Учитель закрыл кабинет и быстро повернулся к ней. Ни слова не говоря, сорвал с нее майку и бюстгальтер. Тело было влажным. Плотные девичьи груди слегка подрагивали. («Какая форма!» – стонал всегда Филипп; она сопротивлялась тем, что отдавалась ему покорно, отвернув голову и не закрывая глаз. Ей казалось, именно так поступают бесчувственные проститутки. Хотя в последнее время дыхание ее уже сбивалось и глаза закрывались сами собой. Где-то глубоко внутри зарождалась нежность. Она злилась на себя и заставляла сердце биться ровно. Но это возбуждало еще больше… Вика научилась выдавать свое возбуждение за раздражение. Иногда она верила самой себе.). Она улыбалась и тоже молчала. За стеной галдели школьники: бурлила большая перемена.

– Снимай все. Мне нравится, когда в шаге от нас бегают люди, не подозревая о том, что творится за дверью. Добавляет адреналина.

– Я уже почти голая.

Учитель толкнул ее на диван, схватил ее за волосы, попыхтел немного и вошел в нее с отвратительной силой. Борода Филиппа показалась ей приятнее усов Учителя. Вика стала злиться и пыталась думать только об одном: как она придет домой и во всех подробностях выложит все гнусному Филиппу. Она попыталась сосредоточиться на новых ощущениях, но Учитель сделал ей так больно, что в голове у нее помутилось и слезы сами выступили на глаза. Он кончил яростно и быстро. Ее тело в этот момент напряглось и одеревенело. Внутри все горело.

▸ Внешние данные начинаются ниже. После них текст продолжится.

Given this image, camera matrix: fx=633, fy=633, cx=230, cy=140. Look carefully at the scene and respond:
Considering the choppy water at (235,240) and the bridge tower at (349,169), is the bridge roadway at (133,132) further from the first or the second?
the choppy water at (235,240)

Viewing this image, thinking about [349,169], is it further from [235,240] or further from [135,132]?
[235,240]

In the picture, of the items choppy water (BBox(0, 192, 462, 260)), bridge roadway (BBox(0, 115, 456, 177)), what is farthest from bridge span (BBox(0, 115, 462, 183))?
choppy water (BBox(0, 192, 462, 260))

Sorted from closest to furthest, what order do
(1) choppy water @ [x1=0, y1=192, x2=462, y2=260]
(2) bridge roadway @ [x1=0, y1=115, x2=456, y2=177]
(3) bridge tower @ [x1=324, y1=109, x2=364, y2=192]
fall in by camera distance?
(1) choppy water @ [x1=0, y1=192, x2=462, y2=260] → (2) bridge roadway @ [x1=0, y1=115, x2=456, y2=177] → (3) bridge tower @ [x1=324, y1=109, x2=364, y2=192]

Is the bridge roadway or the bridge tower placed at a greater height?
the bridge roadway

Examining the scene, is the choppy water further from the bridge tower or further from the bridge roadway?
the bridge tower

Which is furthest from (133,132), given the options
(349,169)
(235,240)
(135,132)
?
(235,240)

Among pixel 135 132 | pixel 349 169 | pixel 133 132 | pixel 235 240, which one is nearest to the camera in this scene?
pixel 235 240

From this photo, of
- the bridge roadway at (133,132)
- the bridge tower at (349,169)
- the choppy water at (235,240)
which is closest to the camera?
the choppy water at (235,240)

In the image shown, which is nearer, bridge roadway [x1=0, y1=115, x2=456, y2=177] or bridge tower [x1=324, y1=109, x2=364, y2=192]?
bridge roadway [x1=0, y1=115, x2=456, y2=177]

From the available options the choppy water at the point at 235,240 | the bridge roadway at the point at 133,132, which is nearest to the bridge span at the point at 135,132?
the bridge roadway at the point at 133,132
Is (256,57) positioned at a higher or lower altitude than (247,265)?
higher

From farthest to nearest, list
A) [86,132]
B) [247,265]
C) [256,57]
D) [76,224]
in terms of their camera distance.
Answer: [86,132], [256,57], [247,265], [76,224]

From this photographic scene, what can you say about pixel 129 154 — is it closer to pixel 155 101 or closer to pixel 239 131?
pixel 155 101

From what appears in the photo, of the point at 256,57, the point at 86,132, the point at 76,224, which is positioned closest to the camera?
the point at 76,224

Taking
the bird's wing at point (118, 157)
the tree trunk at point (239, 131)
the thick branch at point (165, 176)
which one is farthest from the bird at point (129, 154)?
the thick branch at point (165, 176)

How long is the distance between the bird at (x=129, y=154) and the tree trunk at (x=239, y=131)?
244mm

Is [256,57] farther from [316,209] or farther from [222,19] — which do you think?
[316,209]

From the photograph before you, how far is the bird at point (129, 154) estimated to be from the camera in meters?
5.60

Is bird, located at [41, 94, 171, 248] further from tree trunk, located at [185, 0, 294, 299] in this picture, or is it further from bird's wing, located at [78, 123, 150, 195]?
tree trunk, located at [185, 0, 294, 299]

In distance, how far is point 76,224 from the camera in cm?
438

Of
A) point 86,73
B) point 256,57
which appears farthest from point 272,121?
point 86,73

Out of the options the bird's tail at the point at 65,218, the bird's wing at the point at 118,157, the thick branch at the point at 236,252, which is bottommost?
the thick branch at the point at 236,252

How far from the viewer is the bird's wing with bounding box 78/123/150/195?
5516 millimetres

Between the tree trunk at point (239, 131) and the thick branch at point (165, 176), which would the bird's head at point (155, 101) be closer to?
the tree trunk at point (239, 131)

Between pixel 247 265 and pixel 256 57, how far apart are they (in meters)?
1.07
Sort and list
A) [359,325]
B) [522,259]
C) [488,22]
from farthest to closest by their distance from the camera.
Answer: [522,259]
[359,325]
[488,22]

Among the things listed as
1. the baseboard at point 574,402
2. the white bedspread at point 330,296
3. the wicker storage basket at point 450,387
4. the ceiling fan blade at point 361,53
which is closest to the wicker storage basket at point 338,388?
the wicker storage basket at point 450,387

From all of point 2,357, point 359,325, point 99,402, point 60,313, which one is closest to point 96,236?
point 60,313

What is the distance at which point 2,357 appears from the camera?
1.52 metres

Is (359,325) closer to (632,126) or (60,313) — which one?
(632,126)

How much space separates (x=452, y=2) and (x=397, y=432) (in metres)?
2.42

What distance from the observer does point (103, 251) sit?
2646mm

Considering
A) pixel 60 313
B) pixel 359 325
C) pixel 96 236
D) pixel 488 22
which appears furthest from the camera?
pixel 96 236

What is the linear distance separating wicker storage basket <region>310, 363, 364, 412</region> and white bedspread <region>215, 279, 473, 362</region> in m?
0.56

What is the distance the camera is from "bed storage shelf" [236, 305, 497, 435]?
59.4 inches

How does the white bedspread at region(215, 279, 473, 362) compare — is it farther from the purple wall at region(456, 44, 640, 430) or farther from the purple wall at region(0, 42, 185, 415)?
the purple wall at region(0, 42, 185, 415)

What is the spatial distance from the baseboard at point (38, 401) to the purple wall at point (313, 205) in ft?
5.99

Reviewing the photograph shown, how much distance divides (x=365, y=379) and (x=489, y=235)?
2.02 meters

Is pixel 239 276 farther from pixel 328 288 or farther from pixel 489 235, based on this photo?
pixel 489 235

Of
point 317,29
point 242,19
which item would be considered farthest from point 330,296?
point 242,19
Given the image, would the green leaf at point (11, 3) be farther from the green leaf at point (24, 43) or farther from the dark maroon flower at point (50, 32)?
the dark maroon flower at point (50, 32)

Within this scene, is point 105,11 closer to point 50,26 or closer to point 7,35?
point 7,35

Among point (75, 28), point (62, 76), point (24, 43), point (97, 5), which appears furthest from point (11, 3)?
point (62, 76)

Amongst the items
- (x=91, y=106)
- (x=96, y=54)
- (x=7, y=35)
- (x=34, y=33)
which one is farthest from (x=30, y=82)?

– Больно? – спросил он совсем не интимным, а тренерским тоном, словно на уроке. Так он общался на спортивной площадке, когда у его воспитанниц не получался бросок в корзину. В его тоне была грубоватая ирония.

– Очень больно, – сказала Вика, которую просто трясло. – У вас очень большой член.

То, что было у Филиппа, показалось ей просто идеальным.

– Я знаю, – сказал Учитель грустно и совсем без улыбки. – Маленький член – маленькие проблемы, большой член – большие проблемы. Со второй женой из-за этого развожусь. Она не спит со мной уже целый год. Не могу найти себе женщину по размерам, понимаешь? Целая катастрофа. Второй раз любая баба мне уже не дает. Проклятье какое-то. Вот и ты тоже мокрощелка оказалась. А жопа большая…

Ей стало жалко Учителя.

– Девчонки только и мечтают, что о больших габаритах…

– Дуры вы все. Что вы знаете о больших достоинствах? Ничего еще в жизни не видели. Самое большое достоинство – это все в меру.

– Хотите, я сделаю вам все до конца по-другому? Только не входите в меня больше. Пожалуйста. Мне больно…

– Ладно, будешь сосать. А тебя кто трахает? Отчим? Так я и думал. Давай, выкладывай. Я никому не скажу. У него, наверное, поменьше моего?

Она заплакала. Ей стало так плохо, как не было еще никогда в жизни. Хотелось пожаловаться Филиппу, найти у него защиту и одновременно сделать ему больно, очень больно.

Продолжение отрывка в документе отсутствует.